# Treatment effect Analysis: What is Stratification and explanation/interpretation?

In this paper by Angrist a stratification estimator is used (page 16 formula (4)) to calculate the Average Treatment Effect on the Treated (ATOT). The formula is given by:

\begin{align} \widehat{ATOT}_{Stratification}=\sum_{k=1}^K \frac{\delta_{k} N_{1k}}{\sum_{k=1}^K\delta_{k} N_{1k}}(\overline{Y}_{1k}-\overline{Y}_{0k}) \end{align}

I do not understand this formula. My questions:

1. What does it do? What is the idea?

2. What is the difference to the general matching estimator, which uses a k-nearest neighbour matching or a kernel matching?

3. Is there any simple calculation example? I just found those papers, but with these huge datasets I cannot understand what this formula does, so I would be happy if I could calculate an example manually to understand what happens.

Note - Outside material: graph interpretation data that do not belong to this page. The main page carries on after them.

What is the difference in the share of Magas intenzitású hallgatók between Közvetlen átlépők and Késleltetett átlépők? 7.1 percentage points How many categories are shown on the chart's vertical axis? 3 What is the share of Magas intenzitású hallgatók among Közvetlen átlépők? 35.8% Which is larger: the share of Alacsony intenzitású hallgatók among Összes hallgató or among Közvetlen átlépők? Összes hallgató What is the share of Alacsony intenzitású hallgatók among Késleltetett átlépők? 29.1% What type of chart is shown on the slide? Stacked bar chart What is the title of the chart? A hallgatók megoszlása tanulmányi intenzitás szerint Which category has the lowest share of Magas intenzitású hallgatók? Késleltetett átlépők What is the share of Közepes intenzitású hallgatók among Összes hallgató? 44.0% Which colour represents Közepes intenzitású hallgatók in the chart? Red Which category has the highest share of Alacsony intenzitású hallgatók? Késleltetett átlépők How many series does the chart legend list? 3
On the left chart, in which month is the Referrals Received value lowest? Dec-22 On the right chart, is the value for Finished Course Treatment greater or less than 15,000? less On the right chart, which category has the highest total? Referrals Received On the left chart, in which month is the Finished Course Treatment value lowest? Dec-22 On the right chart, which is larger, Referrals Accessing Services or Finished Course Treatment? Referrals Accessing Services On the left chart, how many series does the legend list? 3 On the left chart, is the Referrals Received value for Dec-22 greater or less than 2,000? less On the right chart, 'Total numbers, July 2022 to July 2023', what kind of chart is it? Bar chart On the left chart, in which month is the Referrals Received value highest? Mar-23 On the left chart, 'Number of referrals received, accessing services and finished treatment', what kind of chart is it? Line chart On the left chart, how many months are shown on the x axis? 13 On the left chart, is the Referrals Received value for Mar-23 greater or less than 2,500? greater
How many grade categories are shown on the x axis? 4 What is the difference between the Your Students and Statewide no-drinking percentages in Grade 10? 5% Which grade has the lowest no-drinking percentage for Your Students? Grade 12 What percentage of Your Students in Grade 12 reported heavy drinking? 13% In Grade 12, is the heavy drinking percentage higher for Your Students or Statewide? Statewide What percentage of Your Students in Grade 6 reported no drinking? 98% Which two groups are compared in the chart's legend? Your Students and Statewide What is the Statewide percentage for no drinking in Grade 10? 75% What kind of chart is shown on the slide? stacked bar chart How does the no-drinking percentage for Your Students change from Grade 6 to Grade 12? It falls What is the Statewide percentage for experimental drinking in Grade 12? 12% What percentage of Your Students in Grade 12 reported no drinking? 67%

• Also frequently abbreviated ATT Jun 6 '13 at 8:26

(1) The right-most part of the formula (in parentheses) is calculating the difference between the treatment group mean ($\bar{Y}_{1k}$) and control group mean ($\bar{Y}_{0k}$) within each stratum $k$, of which there are $K$ strata. The part to the left of that is a weighting function that weights the mean-difference from each strata according to how many treatment group units there are in that strata (the stuff in the numerator) as a proportion of all treatment group units in the population (the stuff in the denominator). (See footnote 8 in the paper regarding population sizes versus sample sizes.)
(2) This is not really analogous to any of those things. Those are all procedures for creating matches (propensity scores or exact matching would be another approach). This is just the formula for calculating a mean-difference given a set of observations matched into strata on some discrete variable $X$. If a matching algorithm produces an index of discrete strata then this formula is basically directly applicable to those data.